Und die, sagte Papa, die trotz Schulung nicht wussten, warum sie die Fahne in
den Wind hängen mussten, weil die einfach die Zusammenhänge nicht
gerafft haben, sind dann eben ABV geworden.
Da man ja immer zuhören soll, wenn die Eltern was sagen und aus ihren Anweisungen
lernen soll, tue ich dasselbe um meine Ziele zu erreichen. Ein bisschen abgewandt,
aber angewandt.
Mein Papa wäre bestimmt stolz auf mich, wenn er noch leben würde.
Er hat auch die Fahne hoch in den Wind gehängt, aber auf der Fahne stand
drei Komma zwei Promille. Er sah schrecklich aus, als ich ihn im Krankenhaus
besuchte. Alles war an ihm verdrahtet und aus fast jeder Körperöffnung
kamen Schläuche. Nur weil Mama im Zorn sagte, dass sie sich scheiden lassen
wird, wenn er weiter zu Hause rum lungert.
Das nächste Arbeitslosen-Geld, was er bekam, hat er mit anderen versoffen.
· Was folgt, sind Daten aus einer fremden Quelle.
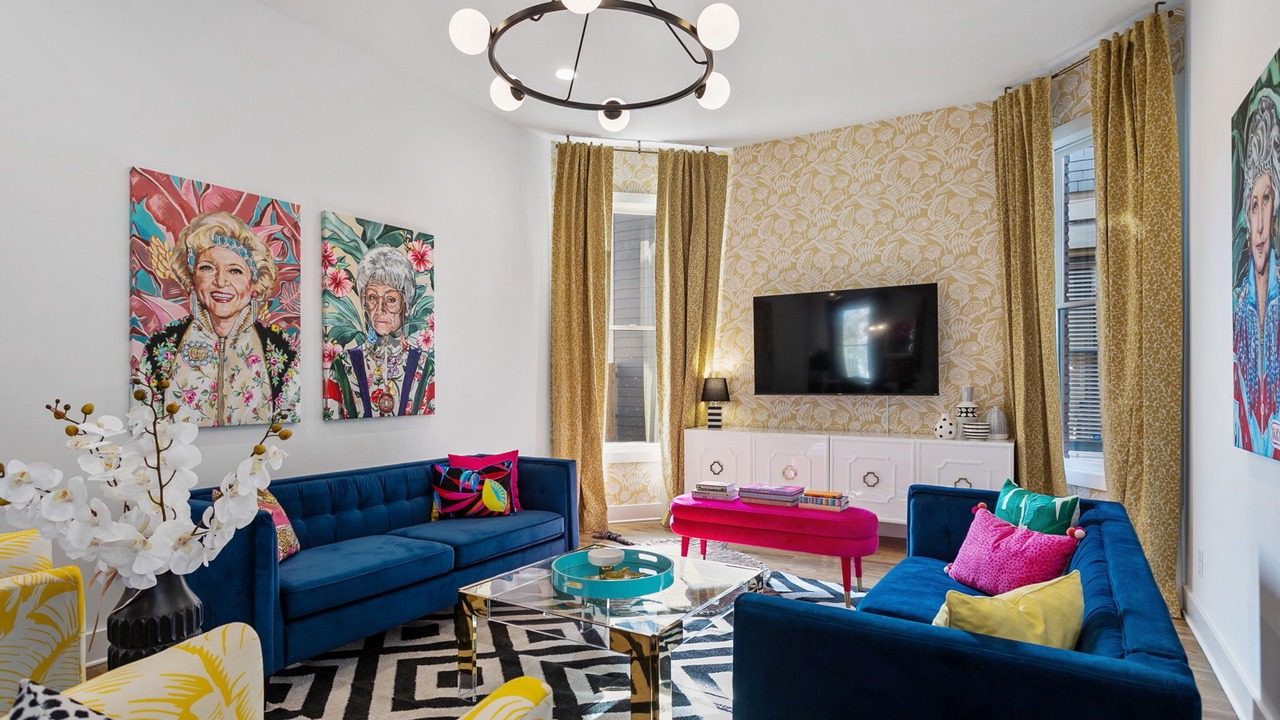 Photo of Livingroom in Maxwell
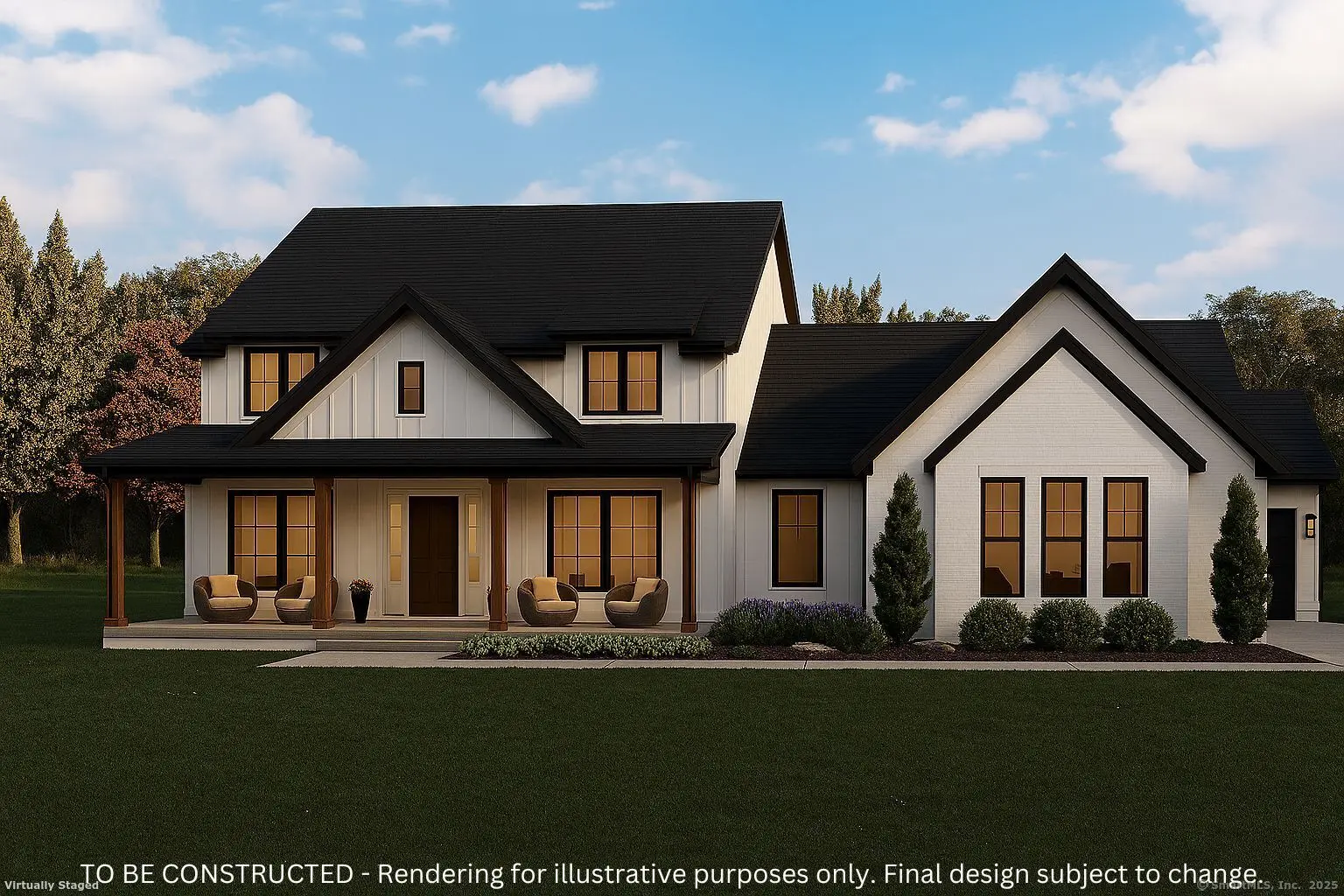 36 Olde Meadow Road, Woodstock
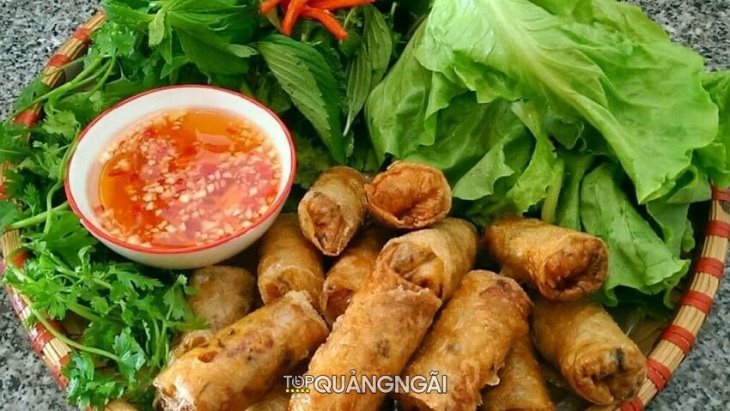 image top 4 quan ram bap o quang ngai ngon lam say me tin do am thuc 165564375277157 Em Vào Bếp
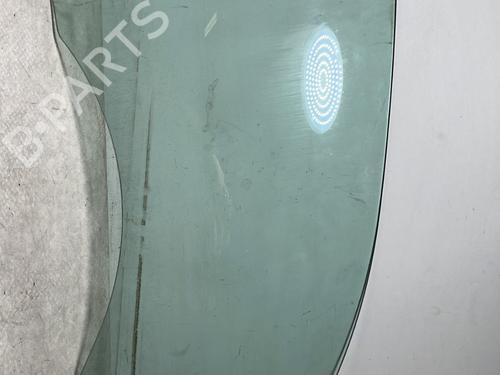 Front right door window VW SCIROCCO III (137, 138) 2.0 TDI | BP31137901C19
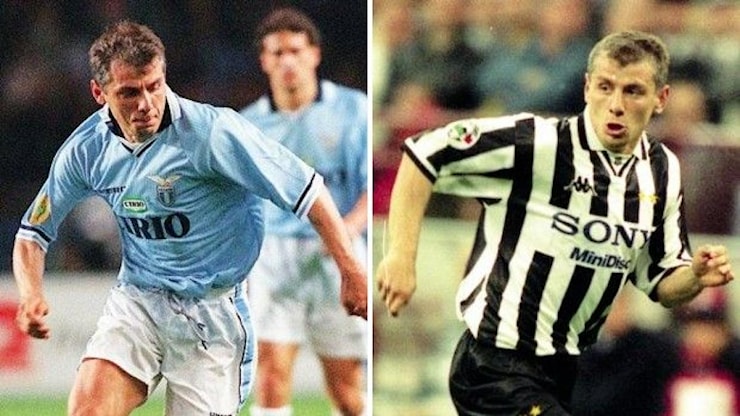 Jugovic: Lazio-Juve? Vale di più per i bianconeri. Tudor? No, Conte - La Gazzetta dello Sport Jugovic: Lazio-Juve? Vale di più per i bianconeri. Tudor? No, Conte - La Gazzetta dello Sport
In seiner Hosentasche hat die Polizei noch einen herzzerreißenden Abschiedsbrief
gefunden. Mama hatte Papa so sehr geliebt, dass sie ihn folgen wollte. Dank
meines großen Bruders Willi ist die Sache noch mal gut ausgegangen.
Ja mein Bruder Willi, er ist mehr als das doppelt so alt wie ich. Er hat immer
zu mir gehalten. Nie war er grob zu mir. Alle Wünsche hat er mir von den
Augen abgelesen. Einen besseren Bruder kann man nicht bekommen. Er sagte mal
zu mir, dass, wenn es beim ersten Mal geklappt hätte, dann hätte er
auch ein Kind in meinem Alter. Aber so bin ich als Spätzünder von
Mama und Papa entstanden. Jetzt arbeitet mein Willy im Ausland, da sehe ich
ihn nur noch ein zwei Mal im Jahr. Mama weint öfters in der Nacht, wegen
Papa und Willi, da gehe ich dann zu ihr rüber und wir reden dann. Sie glaubt
noch immer, an Papas Tod schuld zu sein.
Einmal wollte ich von Mama wissen, warum sie mich Mara nannten.
Dann erzählte sie mir die Geschichte, wie sie Papa kennenlernte. Sie sagte,
dass Papa sie zu dem Lied Mara vom Demis Roussos zum Tanzen aufgeforderte habe
und dass es bei diesem Lied zwischen ihnen sofort gefunkt hat. Stolz sagte sie,
dass Willy in der Nacht entstanden ist.